EXCERPTED PASSAGE:
My original point though, for about the same money there are many other cars that are much more fun to drive. I think that ultimately is the reason a car dies off.

In fact. My 07 Mustang GT with just about all the options you could get that year cost me out the door $26,500. That's only about 3-4k above the price of the "Turbo" PT cruiser......You can see why it would struggle with sales.


----------



## MGX (Jun 8, 2010)

I rented an HHR for a trip to Houston. We called it the *H*omo *H*ot *R*od.


----------



## Bean PE (Jun 8, 2010)

NCcarguy said:


> In fact. My 07 Mustang GT with just about all the options you could get that year cost me out the door $26,500. That's only about 3-4k above the price of the "Turbo" PT cruiser......You can see why it would struggle with sales.


A RWD V8 coupe and a FWD turbo-4 station wagon/minivan hybrid are in totally different market segments. I'm sure neither stole very many (if any) sales from the other.


----------



## Master slacker (Jun 8, 2010)

Knowing that a slow, yet turbo'd 4-banger with poor reviews is only $3000 cheaper than a V8 pony car that has good reviews leads me to believe that the 4-banger is an overpriced and underwhelming vehicle.


----------



## Bean PE (Jun 8, 2010)

Master slacker said:


> Knowing that a slow, yet turbo'd 4-banger with poor reviews is only $3000 cheaper than a V8 pony car that has good reviews leads me to believe that the 4-banger is an overpriced and underwhelming vehicle.


Well, it _is_ an american passenger car.


----------



## engineergurl (Jun 8, 2010)

NCcarguy said:


> Flyer_PE said:
> 
> 
> > ^A 454 powered car is perfectly capable of getting groceries.
> ...


Our grocery getter is fun to drive and we got it brand new for right around 20,000 this past october... if I had the choice between the Mazda 6 (our car) or a PT cruiser (turbo or not), I would still choose the Mazda. Every time I've been in a PT cruiser, I didn't feel like I had enough car around me to feel safe.


----------



## wilheldp_PE (Jun 8, 2010)

Bman said:


> a Grand Marquis (or similar) and the gas gauge wouldn't even register the trip, so it would look like I was returning the car with a full tank. The PT showed about 1/8 tank gone both times upon returning...


That probably had more to do with tank size than gas consumption.



engineergurl said:


> Our grocery getter is fun to drive and we got it brand new for right around 20,000 this past october... if I had the choice between the Mazda 6 (our car) or a PT cruiser (turbo or not), I would still choose the Mazda. Every time I've been in a PT cruiser, I didn't feel like I had enough car around me to feel safe.


That's not even a fair contest. I used to have a V6 Mazda 6. I loved that car...right up until I T-boned that truck.


----------



## engineergurl (Jun 8, 2010)

wilheldp_PE said:


> engineergurl said:
> 
> 
> > Our grocery getter is fun to drive and we got it brand new for right around 20,000 this past october... if I had the choice between the Mazda 6 (our car) or a PT cruiser (turbo or not), I would still choose the Mazda. Every time I've been in a PT cruiser, I didn't feel like I had enough car around me to feel safe.

STATED TASK:
According to the car forum thread, what did the 07 Mustang GT with nearly every option cost out the door? The entries that come next aren't needed.

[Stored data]

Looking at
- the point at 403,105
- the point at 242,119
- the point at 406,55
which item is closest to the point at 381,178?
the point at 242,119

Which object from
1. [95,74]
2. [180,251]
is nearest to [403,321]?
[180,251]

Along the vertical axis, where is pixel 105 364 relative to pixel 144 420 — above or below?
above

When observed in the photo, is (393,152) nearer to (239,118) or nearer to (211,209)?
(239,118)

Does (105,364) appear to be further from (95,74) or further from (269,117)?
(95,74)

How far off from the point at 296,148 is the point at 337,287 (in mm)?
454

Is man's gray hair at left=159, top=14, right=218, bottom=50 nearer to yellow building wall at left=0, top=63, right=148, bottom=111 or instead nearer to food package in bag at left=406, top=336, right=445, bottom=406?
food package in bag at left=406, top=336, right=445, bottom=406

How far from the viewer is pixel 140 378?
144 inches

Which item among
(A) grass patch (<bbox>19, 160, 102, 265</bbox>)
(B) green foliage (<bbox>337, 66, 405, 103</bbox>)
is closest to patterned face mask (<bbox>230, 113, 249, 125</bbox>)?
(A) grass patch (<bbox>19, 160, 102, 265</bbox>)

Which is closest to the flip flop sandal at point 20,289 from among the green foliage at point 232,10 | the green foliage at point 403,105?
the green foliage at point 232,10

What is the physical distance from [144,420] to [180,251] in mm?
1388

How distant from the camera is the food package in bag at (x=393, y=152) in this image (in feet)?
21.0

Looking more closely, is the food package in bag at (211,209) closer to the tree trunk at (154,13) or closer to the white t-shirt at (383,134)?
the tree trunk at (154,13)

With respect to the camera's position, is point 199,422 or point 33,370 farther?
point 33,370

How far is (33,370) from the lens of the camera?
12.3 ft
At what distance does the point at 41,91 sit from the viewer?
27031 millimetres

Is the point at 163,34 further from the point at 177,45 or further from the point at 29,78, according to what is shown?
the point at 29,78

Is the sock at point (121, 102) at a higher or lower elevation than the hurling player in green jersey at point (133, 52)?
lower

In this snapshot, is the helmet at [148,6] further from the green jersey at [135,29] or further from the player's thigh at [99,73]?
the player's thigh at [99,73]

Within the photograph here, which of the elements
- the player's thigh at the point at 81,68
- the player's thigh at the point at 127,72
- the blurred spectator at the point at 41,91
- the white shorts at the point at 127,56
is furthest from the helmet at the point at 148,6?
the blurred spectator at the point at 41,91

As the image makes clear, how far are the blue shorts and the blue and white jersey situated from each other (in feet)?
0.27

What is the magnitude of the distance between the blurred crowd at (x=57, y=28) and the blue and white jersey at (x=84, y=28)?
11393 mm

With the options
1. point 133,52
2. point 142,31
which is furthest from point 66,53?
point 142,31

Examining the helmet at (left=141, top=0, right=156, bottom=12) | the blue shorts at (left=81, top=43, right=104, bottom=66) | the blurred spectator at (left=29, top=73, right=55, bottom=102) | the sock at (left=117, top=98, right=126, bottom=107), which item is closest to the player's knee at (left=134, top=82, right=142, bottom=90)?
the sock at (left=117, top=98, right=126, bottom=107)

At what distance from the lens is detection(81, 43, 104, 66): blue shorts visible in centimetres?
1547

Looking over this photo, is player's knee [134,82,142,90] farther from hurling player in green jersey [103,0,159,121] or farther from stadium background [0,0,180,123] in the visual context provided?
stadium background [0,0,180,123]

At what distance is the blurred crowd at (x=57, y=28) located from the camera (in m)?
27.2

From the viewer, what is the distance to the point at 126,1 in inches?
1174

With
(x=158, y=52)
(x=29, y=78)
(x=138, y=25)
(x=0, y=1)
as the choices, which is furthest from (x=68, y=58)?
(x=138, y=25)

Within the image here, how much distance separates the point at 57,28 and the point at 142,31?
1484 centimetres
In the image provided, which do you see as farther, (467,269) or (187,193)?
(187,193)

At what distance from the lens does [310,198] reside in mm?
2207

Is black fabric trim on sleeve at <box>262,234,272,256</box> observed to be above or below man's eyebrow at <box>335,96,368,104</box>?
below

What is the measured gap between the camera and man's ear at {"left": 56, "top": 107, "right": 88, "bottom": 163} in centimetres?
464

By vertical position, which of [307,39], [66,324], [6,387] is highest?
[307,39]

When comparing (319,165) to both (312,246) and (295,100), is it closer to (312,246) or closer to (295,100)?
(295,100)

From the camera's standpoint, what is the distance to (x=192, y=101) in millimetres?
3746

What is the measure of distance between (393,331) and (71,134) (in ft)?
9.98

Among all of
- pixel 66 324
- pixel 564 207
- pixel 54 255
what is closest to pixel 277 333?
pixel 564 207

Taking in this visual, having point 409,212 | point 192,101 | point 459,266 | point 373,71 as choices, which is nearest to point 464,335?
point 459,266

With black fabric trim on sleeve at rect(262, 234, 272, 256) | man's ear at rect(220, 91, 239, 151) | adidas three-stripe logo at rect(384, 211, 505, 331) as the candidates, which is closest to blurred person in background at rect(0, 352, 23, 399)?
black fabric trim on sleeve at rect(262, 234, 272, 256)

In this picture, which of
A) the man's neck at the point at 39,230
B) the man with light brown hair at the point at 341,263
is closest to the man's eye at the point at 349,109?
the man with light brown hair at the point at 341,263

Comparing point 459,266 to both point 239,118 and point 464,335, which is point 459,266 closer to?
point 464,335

EXERCISE RESPONSE:
$26,500